We hebben allemaal een trukendoos om ons zelfbeeld te verbeteren. Maar alleen door eerlijk te kijken, ontwikkel je jezelf echt, zegt sociaal psycholoog Roos Vonk.
In je boek Mijn ego heeft altijd gelijk zeg je dat de lezer niet te veel tips en tools moet verwachten.
“Ik wil vooral meer inzicht geven in alle onderliggende psychologische processen. In trucs of how to’s om je zelfvertrouwen of zelfkennis te verbeteren, geloof ik niet zo. Als je doorziet hoe het werkt, kun je ermee aan de slag – op een manier die bij je past.”
Je stelt dat wij mensen veel illusies over onszelf hebben. Kun je dat uitleggen?
“We zijn er over het algemeen van overtuigd dat het beeld dat we van onszelf hebben, klopt. Het uitgangspunt is dat we naar binnen kunnen kijken via introspectie, maar we houden er geen rekening mee dat er ook onbewust van alles gebeurt. Dat komt door ons psychologische afweersysteem. Lichamelijk werkt het net zo: je realiseert je eigenlijk zelden dat je immuunsysteem een schadelijke bacterie buiten de deur heeft gehouden. Zo werkt het ook met psychisch ongerief: onze afweer is continu bezig om dingen om te buigen die vervelend zijn of pijn doen. We beschikken over een enorm arsenaal aan psychologische trucjes om ons welbevinden en zelfbeeld te verbeteren.”
Je noemt dat onze ‘huisapotheek’. Wat voor middeltjes zitten daarin?
“Onderzoekers hebben er inmiddels zestig geïdentificeerd, maar er komen steeds meer trucjes bij. Een veel voorkomende is: vooral positieve dingen van jezelf onthouden en het negatieve liever vergeten. Een andere is dat we bij negatieve feedback de betrouwbaarheid van de test of de beoordelaar in twijfel trekken. Dan heb je nog het gegeven dat mensen graag hineininterpretieren. Stel, je leest dat introverten succesvoller zijn dan extraverten. Dan gaat je brein vervolgens op zoek naar aanwijzingen dat je introvert bent – en andersom.”

GEGEVENS

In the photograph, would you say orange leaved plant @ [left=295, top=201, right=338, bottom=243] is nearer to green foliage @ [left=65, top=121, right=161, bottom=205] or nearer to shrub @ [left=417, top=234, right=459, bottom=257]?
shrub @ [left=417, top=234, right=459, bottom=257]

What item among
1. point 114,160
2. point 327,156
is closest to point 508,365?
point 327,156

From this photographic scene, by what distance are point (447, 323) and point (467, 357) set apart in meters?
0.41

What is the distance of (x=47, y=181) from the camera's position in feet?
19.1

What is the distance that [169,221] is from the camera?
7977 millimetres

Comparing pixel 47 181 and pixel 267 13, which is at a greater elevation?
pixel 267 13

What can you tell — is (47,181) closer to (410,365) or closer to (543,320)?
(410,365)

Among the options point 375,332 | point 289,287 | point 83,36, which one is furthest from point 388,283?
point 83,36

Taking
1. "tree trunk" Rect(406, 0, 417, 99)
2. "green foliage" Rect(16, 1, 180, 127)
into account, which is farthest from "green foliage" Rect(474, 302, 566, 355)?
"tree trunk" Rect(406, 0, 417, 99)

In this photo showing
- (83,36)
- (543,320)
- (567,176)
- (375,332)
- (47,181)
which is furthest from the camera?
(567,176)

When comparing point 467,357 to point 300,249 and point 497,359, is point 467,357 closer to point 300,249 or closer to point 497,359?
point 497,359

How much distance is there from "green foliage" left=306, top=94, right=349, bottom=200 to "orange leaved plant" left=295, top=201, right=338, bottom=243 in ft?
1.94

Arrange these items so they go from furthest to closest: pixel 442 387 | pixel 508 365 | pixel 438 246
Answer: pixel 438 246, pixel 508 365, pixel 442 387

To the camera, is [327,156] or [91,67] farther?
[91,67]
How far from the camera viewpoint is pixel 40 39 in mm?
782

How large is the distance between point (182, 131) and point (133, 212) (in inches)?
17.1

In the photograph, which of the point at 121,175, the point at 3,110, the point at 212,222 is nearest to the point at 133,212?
...
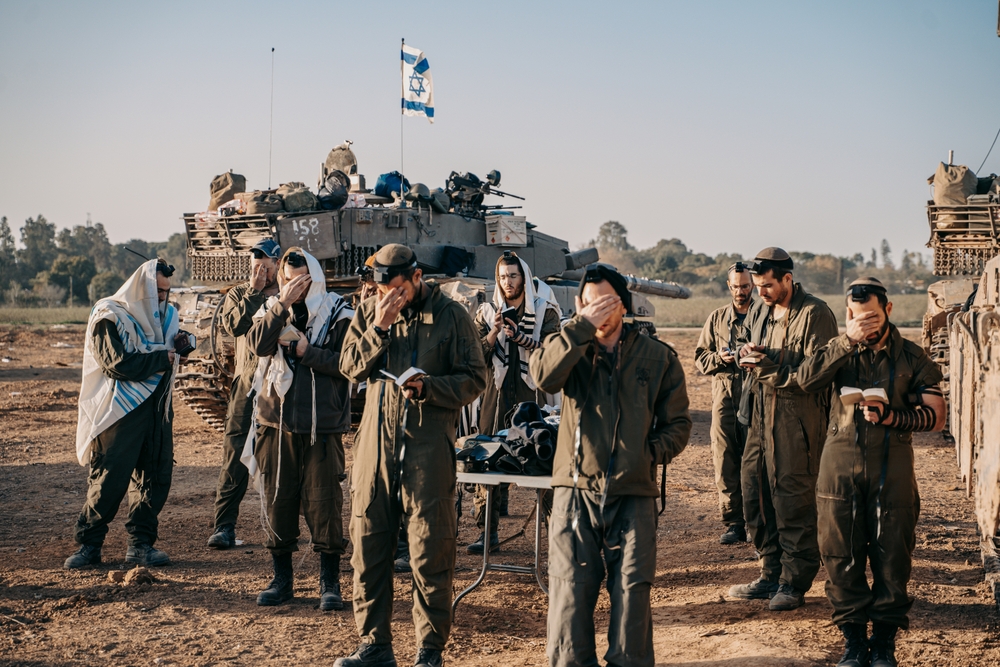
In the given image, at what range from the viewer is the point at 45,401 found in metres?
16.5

WAT TE DOEN
- a) Hoeveel psychologische trucjes hebben onderzoekers volgens het interview over zelfbeeld inmiddels geïdentificeerd?
- b) Zet het interview over zelfbeeld voort na de laatste alinea.

ANTWOORDEN PER OPDRACHT
- a) Zestig, en er komen er steeds meer bij.

- b)
Waarom is het zo belangrijk om door te krijgen dat je die trucs inzet?
“Omdat je jezelf ermee voor de gek houdt, en dat staat zelfkennis in de weg. Bovendien maakt het ons vatbaarder voor manipulatie. We vertrouwen vaak blindelings op onze gedachten en gevoelens, en realiseren ons niet hoe sterk ze worden beïnvloed door externe factoren als cultuur, marketing en media. Sterker nog: we denken meestal dat ‘anderen’ makkelijk beïnvloedbaar zijn en wijzelf niet. We overschatten ons eigen oordeelsvermogen. Op zich is een positief zelfbeeld goed natuurlijk, maar het nadeel is dat het ons belemmert van fouten te leren.”
Welke trucs je gebruikt, is afhankelijk van de mate van zelfwaardering, zeg je in je boek.
“Hoewel we allemaal zowel een narcistisch deel in ons hebben als een onzekere tobber die bevestiging van anderen nodig heeft, zijn er grote verschillen. Mensen met veel zelfvertrouwen of zelfwaardering zijn over het algemeen iets gelukkiger, maar vaak voortdurend bezig met het beschermen van hun ego. Als iemand ze ergens op aanspreekt, ligt het vaak aan de ander, die ‘stom’ is of het bij het verkeerde eind heeft. Mensen met een lagere zelfwaardering willen aardig gevonden worden en bevestiging krijgen. Zij richten hun antenne vaker naar binnen en vragen zich af: wat vind ik hier zelf van? Die laatste groep is over het algemeen eerder gedeprimeerd: je psychologische afweersysteem zorgt er immers voor dat je je lekker voelt. Maar bij een laag zelfbeeld ben je iets realistischer – en zie je de downfalls meer zoals ze zijn.”
Is voor zelfkennis introspectie nodig?
“Het proberen te begrijpen waar gevoelens of gedachtepatronen nou eigenlijk vandaan komen – misschien ben je in je kindertijd niet genoeg gewaardeerd of gepest – kan verlichting brengen omdat het een gevoel van controle en betekenis geeft. We weten inmiddels dat dit soort zelfreflectie niet per definitie leidt tot beter zelfinzicht, maar je gaat er wel meer van piekeren. Dat gepieker is gericht op het veranderen, controleren of voorkomen van iets ongewilds, waardoor je geen contact meer maakt met de realiteit van dat moment.
Een alternatief is jezelf wat-vragen stellen: wat voel ik? Wat doet dit met me? Je hoeft niet per se te weten waarom dat zo is of waar het vandaan komt. Accepteer dat niet alles grijpbaar is.”
Kunnen mindfulnessoefeningen dan helpen?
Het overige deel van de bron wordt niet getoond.